It’s been more than 18 months since we first heard the utterance of the “R” word, recession. The funny thing about economic data is bad news travels much more quickly than good news. While we all heard about the economy’s struggles, many have no idea that we are technically out of a recession.
While the technical data points to some positive signs and the economy actually grew, the pulse of individuals still remains fearful. Economic gloom and doom doesn’t have a mortal enemy that clearly pronounces the proverbial all-clear. While the media loves to provide data illuminating every wrinkle in our economic system, good news remains sparse at best.

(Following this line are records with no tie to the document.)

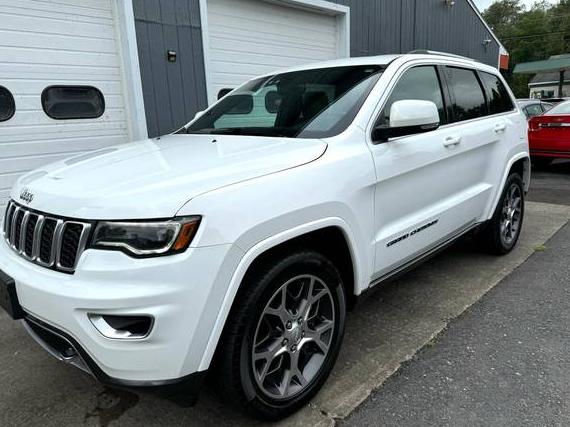 JEEP GRAND CHEROKEE 2018 1C4RJFBG0JC120558 image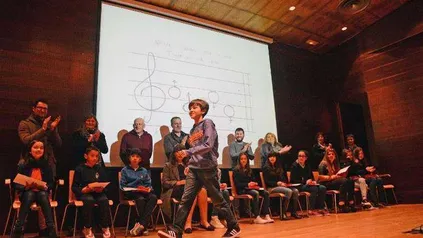 Gabriel recibiendo el premio del concurso de carteles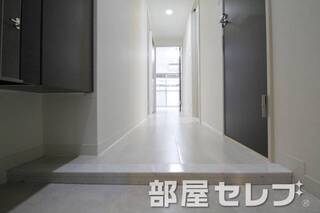 収納力のあるシューズクローゼット。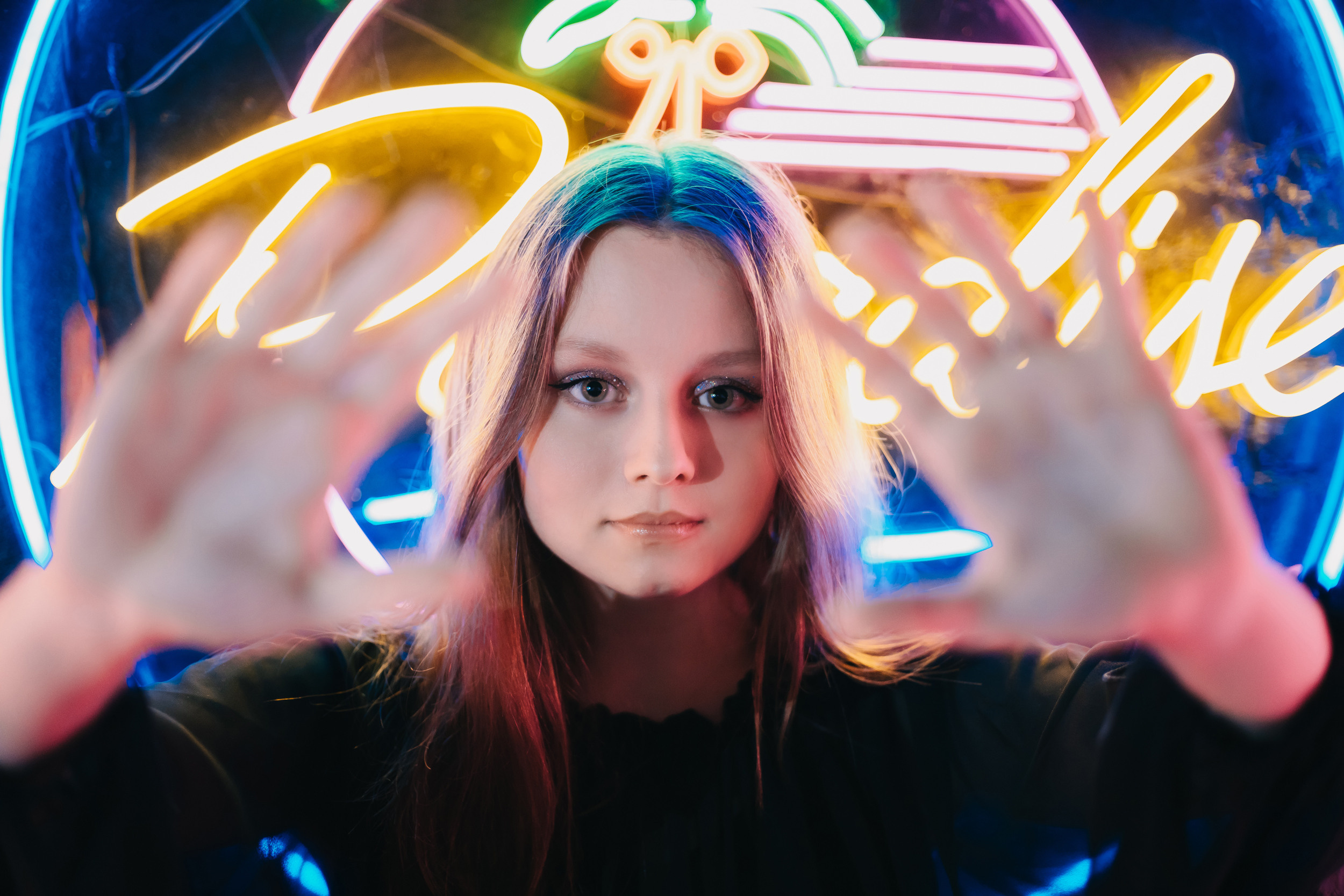 Василиса (неон). Главная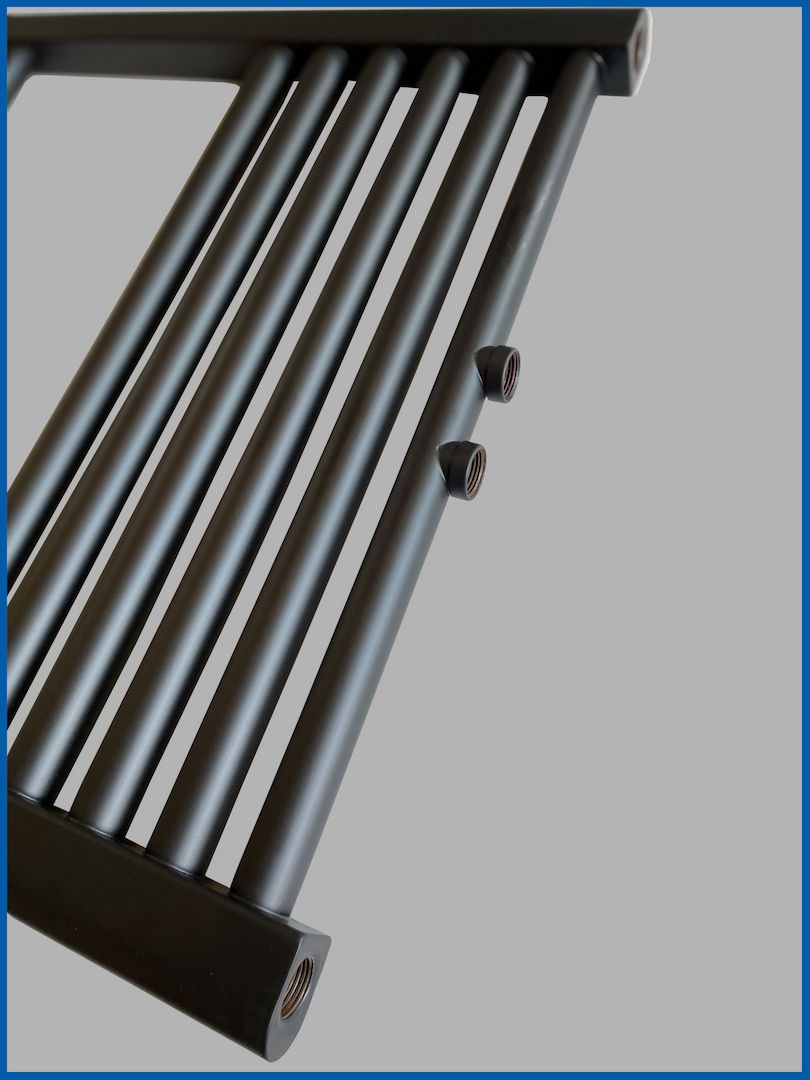 Badheizkörper SMYRNA Schwarz  Matt B: 400 mm. H: 600 mm.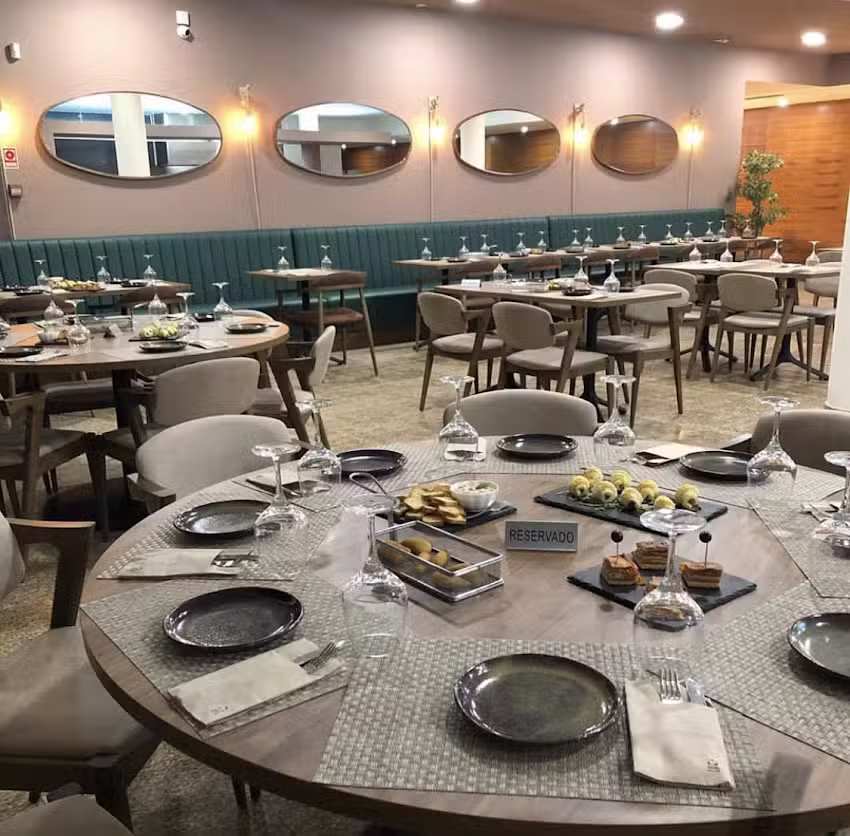 Restaurante Contradi&ccedil;&atilde;o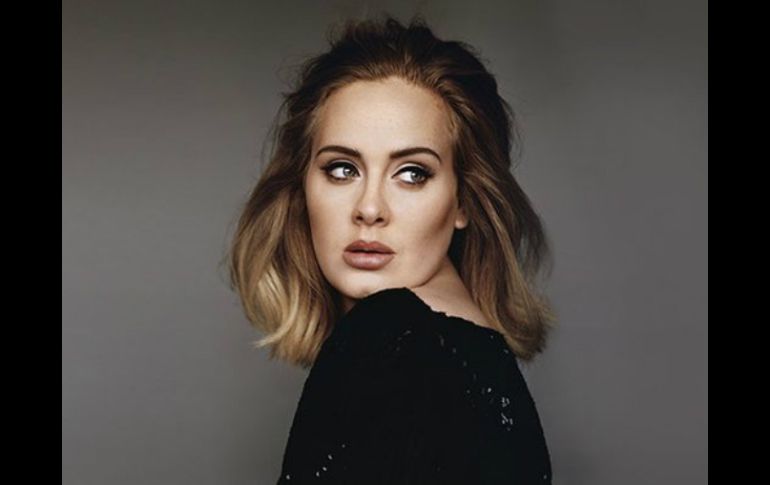 Los archivos sustraídos aparecieron en un grupo de Facebook dedicado a los fans de la intérprete de 'Hello'. FACEBOOK / Adele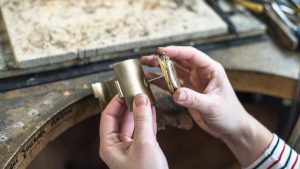 CHANEL Métiers d'Art Paris New York Manchette or Goossens Esprit de Gabrielle espritdegabrielle.com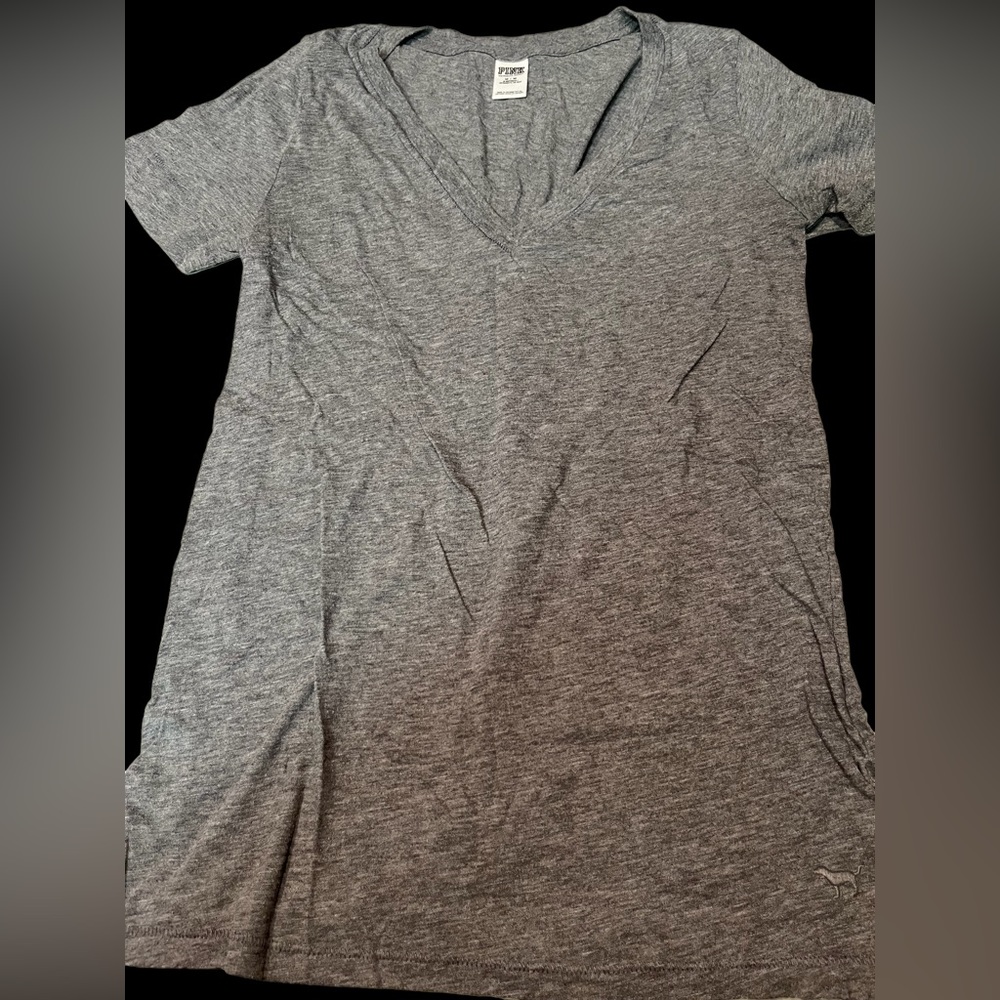 Women’s Victoria’s Secret Pink Gray V-neck Everyday T-shirt size M Medium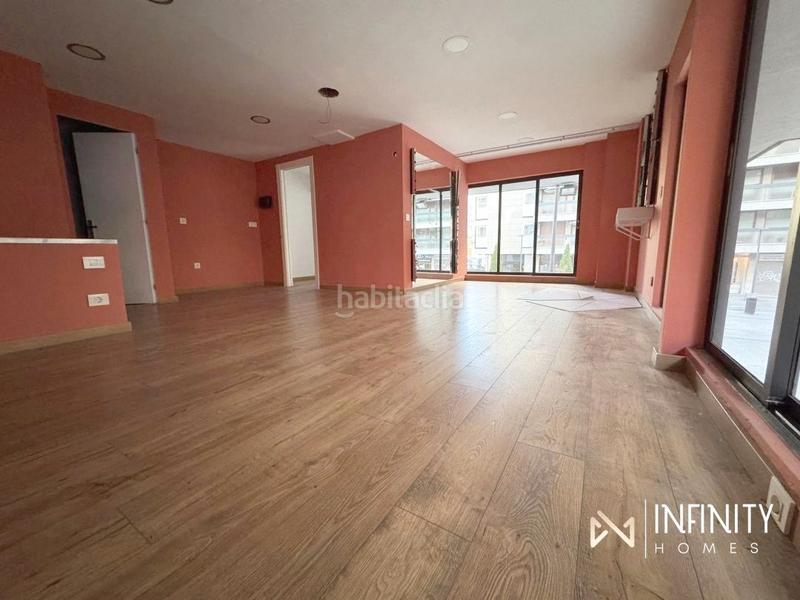 Foto f25ab66a-46fa-4520-8d5c-f2517391ca56. Alquiler local comercial se alquila local comercial en rodriguez arias en Bilbao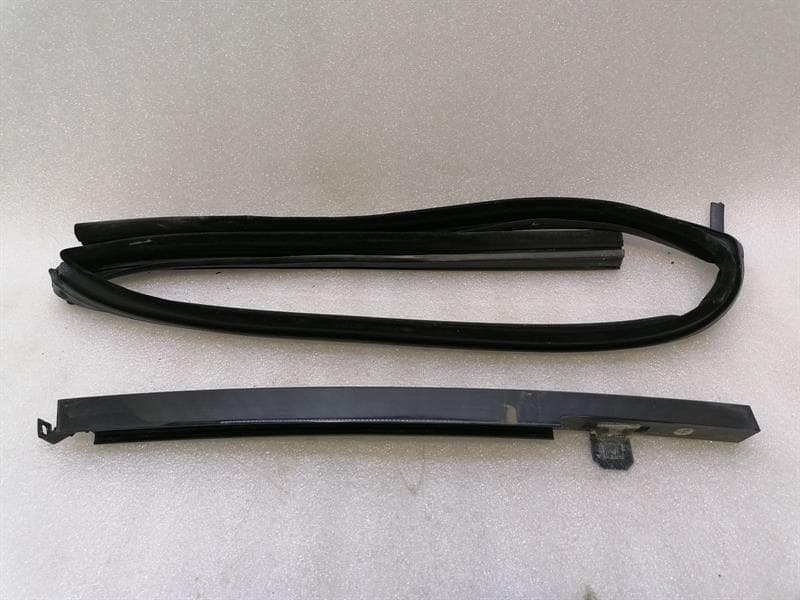 MAYBACH MAYBACH 57 W240 Door Seal A2407300217 Door Seals REAR WINDOW GUIDE RAIL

Are we still in a recession? Either way, what does it really matter? From a personal financial standpoint, it really doesn’t matter. Our habits and financial wherewithal should always remain diligent. I live in Nashville, the city that experienced an enormous flood that some experts claim to be a 500 or maybe a 1000 year flood. Does it matter to those flood victims if we are or aren’t in a recession? Of course not, but what does matter is sound financial planning and decisions.
Sound financial decisions transcend good and bad economic data or even disasters. The stock market is out of our control, and the ups and downs associated with our economy are beyond the reach of our hands. Focusing on something that is out of our control is not productive.
If we can’t control the market or the economy, what can we control?
The items listed below will allow you to focus on the things you can control, while participating in financial growth, buffering against economic downturns, and all while providing support during emergencies.
Have sufficient cash liquidity.
Liquidity is the keystone of the financial foundation. Emergency funds (cash) can provide liquidity to those in need during emergencies, large or small. This cash can prevent folks from going into debt for purchases that are necessary to return life to normal.
Live within your means.
Spend less than you make….save 10% of your income. These old adages will ensure that some money is set aside for tomorrow.
Dollar cost average.
Continue to be a buyer during economic downturns. Buying at regular intervals (such as into a 401k plan) will help buffer the ups and downs of the market.
Proactively manage your tax liability.
Proper tax and strategic planning can help reduce the single largest recurring expense that most Americans face.
Invest for the long term.
Don’t try to time the market. Timing the market most often results in disappointment. By focusing on the long term, the short term ups and downs become blips on the radar screen.
What we do behaviorally (controlling the things we can control) is much more important that what the market is doing or how the economy is holding up. So whether we are in a recession or not, the 5 tips above are simple to implement, yet extremely effective.